Copy the entries below word for word, leaving out the pictures.

▶ **SUPPLIED INFORMATION**
========

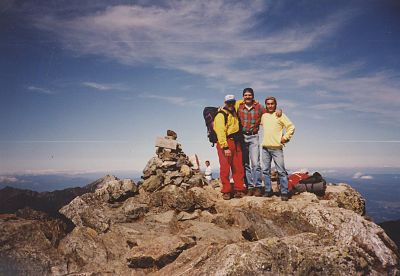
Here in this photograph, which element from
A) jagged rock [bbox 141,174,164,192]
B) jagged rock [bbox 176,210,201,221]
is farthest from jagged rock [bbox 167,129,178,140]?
jagged rock [bbox 176,210,201,221]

========

▶ **SOLUTION**
Here in this photograph, which element from
A) jagged rock [bbox 141,174,164,192]
B) jagged rock [bbox 176,210,201,221]
is farthest from jagged rock [bbox 167,129,178,140]?
jagged rock [bbox 176,210,201,221]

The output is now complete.